Procurada pelo G1 na ocasião, a Prefeitura do Recife informou que a audiência tinha como objetivo promover uma primeira apresentação pública das adequações do projeto às diretrizes urbanísticas estabelecidas pela prefeitura e que "não havia material prévio a ser disponibilizado como acontece nas audiências públicas vinculadas a processos administrativos regulamentados em lei específica".
Histórico
Em 2012, quando o projeto do Novo Recife ganhou corpo e veio a público, os ativistas recifenses promoveram a primeira edição do Ocupe Estelita, inspirados pelo movimento “Occupy Wall Street”. A ideia era realizar atividades culturais na área do Cais, para que a população conhecesse esse terreno tão estrategicamente localizado, mas abandonado há muito tempo. Desde então, o local foi palco de shows, aulas públicas e atividades de lazer, além de diversas manifestações e conflitos.

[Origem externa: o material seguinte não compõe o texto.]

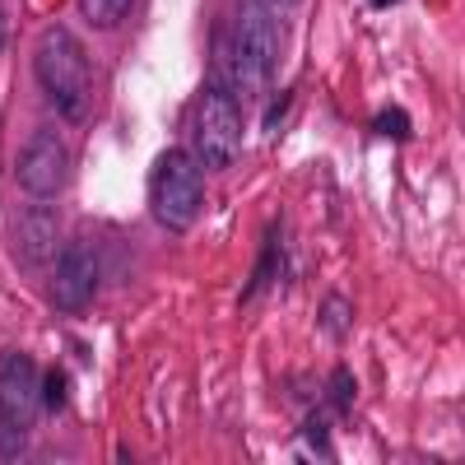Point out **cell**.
<instances>
[{
    "label": "cell",
    "instance_id": "cell-1",
    "mask_svg": "<svg viewBox=\"0 0 465 465\" xmlns=\"http://www.w3.org/2000/svg\"><path fill=\"white\" fill-rule=\"evenodd\" d=\"M280 65V19H275V0H242L238 24L223 33V70H228V89L238 84L247 94H261L275 80Z\"/></svg>",
    "mask_w": 465,
    "mask_h": 465
},
{
    "label": "cell",
    "instance_id": "cell-2",
    "mask_svg": "<svg viewBox=\"0 0 465 465\" xmlns=\"http://www.w3.org/2000/svg\"><path fill=\"white\" fill-rule=\"evenodd\" d=\"M33 70H37V84H43L47 103L65 116V122L80 126L89 116V103H94V80H89L84 47L74 43L65 28H47L43 37H37Z\"/></svg>",
    "mask_w": 465,
    "mask_h": 465
},
{
    "label": "cell",
    "instance_id": "cell-3",
    "mask_svg": "<svg viewBox=\"0 0 465 465\" xmlns=\"http://www.w3.org/2000/svg\"><path fill=\"white\" fill-rule=\"evenodd\" d=\"M205 205V173H201V159L191 149H163L159 163L149 173V210L163 228L182 232L196 223Z\"/></svg>",
    "mask_w": 465,
    "mask_h": 465
},
{
    "label": "cell",
    "instance_id": "cell-4",
    "mask_svg": "<svg viewBox=\"0 0 465 465\" xmlns=\"http://www.w3.org/2000/svg\"><path fill=\"white\" fill-rule=\"evenodd\" d=\"M242 149V107H238V94L228 84H205L201 98H196V159L201 168H232Z\"/></svg>",
    "mask_w": 465,
    "mask_h": 465
},
{
    "label": "cell",
    "instance_id": "cell-5",
    "mask_svg": "<svg viewBox=\"0 0 465 465\" xmlns=\"http://www.w3.org/2000/svg\"><path fill=\"white\" fill-rule=\"evenodd\" d=\"M43 410V386H37V368L28 354H0V442L5 456L19 451L28 429Z\"/></svg>",
    "mask_w": 465,
    "mask_h": 465
},
{
    "label": "cell",
    "instance_id": "cell-6",
    "mask_svg": "<svg viewBox=\"0 0 465 465\" xmlns=\"http://www.w3.org/2000/svg\"><path fill=\"white\" fill-rule=\"evenodd\" d=\"M15 173H19V186L28 191L33 201H52L56 191L65 186V173H70V153H65L61 135L56 131H37L24 144Z\"/></svg>",
    "mask_w": 465,
    "mask_h": 465
},
{
    "label": "cell",
    "instance_id": "cell-7",
    "mask_svg": "<svg viewBox=\"0 0 465 465\" xmlns=\"http://www.w3.org/2000/svg\"><path fill=\"white\" fill-rule=\"evenodd\" d=\"M98 289V256L84 242H70L52 261V298L61 312H80Z\"/></svg>",
    "mask_w": 465,
    "mask_h": 465
},
{
    "label": "cell",
    "instance_id": "cell-8",
    "mask_svg": "<svg viewBox=\"0 0 465 465\" xmlns=\"http://www.w3.org/2000/svg\"><path fill=\"white\" fill-rule=\"evenodd\" d=\"M19 252H24V261H47V256H56V214H52V210H28V214H19Z\"/></svg>",
    "mask_w": 465,
    "mask_h": 465
},
{
    "label": "cell",
    "instance_id": "cell-9",
    "mask_svg": "<svg viewBox=\"0 0 465 465\" xmlns=\"http://www.w3.org/2000/svg\"><path fill=\"white\" fill-rule=\"evenodd\" d=\"M135 0H80V15L89 28H116L126 15H131Z\"/></svg>",
    "mask_w": 465,
    "mask_h": 465
},
{
    "label": "cell",
    "instance_id": "cell-10",
    "mask_svg": "<svg viewBox=\"0 0 465 465\" xmlns=\"http://www.w3.org/2000/svg\"><path fill=\"white\" fill-rule=\"evenodd\" d=\"M322 335L326 340H344L349 335V326H354V307H349V298H340V293H331L326 302H322Z\"/></svg>",
    "mask_w": 465,
    "mask_h": 465
},
{
    "label": "cell",
    "instance_id": "cell-11",
    "mask_svg": "<svg viewBox=\"0 0 465 465\" xmlns=\"http://www.w3.org/2000/svg\"><path fill=\"white\" fill-rule=\"evenodd\" d=\"M377 131H381V135H410L405 112H401V107H386V112L377 116Z\"/></svg>",
    "mask_w": 465,
    "mask_h": 465
},
{
    "label": "cell",
    "instance_id": "cell-12",
    "mask_svg": "<svg viewBox=\"0 0 465 465\" xmlns=\"http://www.w3.org/2000/svg\"><path fill=\"white\" fill-rule=\"evenodd\" d=\"M61 405H65V377H61V372H47V396H43V410H52V414H56Z\"/></svg>",
    "mask_w": 465,
    "mask_h": 465
},
{
    "label": "cell",
    "instance_id": "cell-13",
    "mask_svg": "<svg viewBox=\"0 0 465 465\" xmlns=\"http://www.w3.org/2000/svg\"><path fill=\"white\" fill-rule=\"evenodd\" d=\"M331 391H340V405H349V401H354V381H349V368H335Z\"/></svg>",
    "mask_w": 465,
    "mask_h": 465
},
{
    "label": "cell",
    "instance_id": "cell-14",
    "mask_svg": "<svg viewBox=\"0 0 465 465\" xmlns=\"http://www.w3.org/2000/svg\"><path fill=\"white\" fill-rule=\"evenodd\" d=\"M307 442H312V456H326V429H322L317 419L307 423Z\"/></svg>",
    "mask_w": 465,
    "mask_h": 465
},
{
    "label": "cell",
    "instance_id": "cell-15",
    "mask_svg": "<svg viewBox=\"0 0 465 465\" xmlns=\"http://www.w3.org/2000/svg\"><path fill=\"white\" fill-rule=\"evenodd\" d=\"M10 28H15V19H10V0H0V47H10Z\"/></svg>",
    "mask_w": 465,
    "mask_h": 465
},
{
    "label": "cell",
    "instance_id": "cell-16",
    "mask_svg": "<svg viewBox=\"0 0 465 465\" xmlns=\"http://www.w3.org/2000/svg\"><path fill=\"white\" fill-rule=\"evenodd\" d=\"M368 5H377V10H386V5H396V0H368Z\"/></svg>",
    "mask_w": 465,
    "mask_h": 465
},
{
    "label": "cell",
    "instance_id": "cell-17",
    "mask_svg": "<svg viewBox=\"0 0 465 465\" xmlns=\"http://www.w3.org/2000/svg\"><path fill=\"white\" fill-rule=\"evenodd\" d=\"M275 5H298V0H275Z\"/></svg>",
    "mask_w": 465,
    "mask_h": 465
}]
</instances>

Desde que o projeto foi criado, em 2012, provoca polêmica e é discutido judicialmente. Cinco ações tramitam questionando o Novo Recife: uma civil pública do Ministério Público estadual, uma do Ministério Público federal e três ações populares. As ações populares pedem a nulidade do ato administrativo do Conselho de Desenvolvimento Urbano (CDU), que aprovou a proposta imobiliária, no fim de 2012.
O Novo Recife afirma que o projeto foi muito estudado, respeita os parâmetros legais do estado, do município, e cumpre a lei. Durante o processo de negociação realizado no primeiro semestre deste ano, o grupo de construtoras disse estar de acordo em fazer um redesenho do projeto. Segundo eles, o desenho da obra imobiliária prevista para o Cais foi concebido a partir de informações coletadas desde 1970 e foi elaborado por três arquitetos.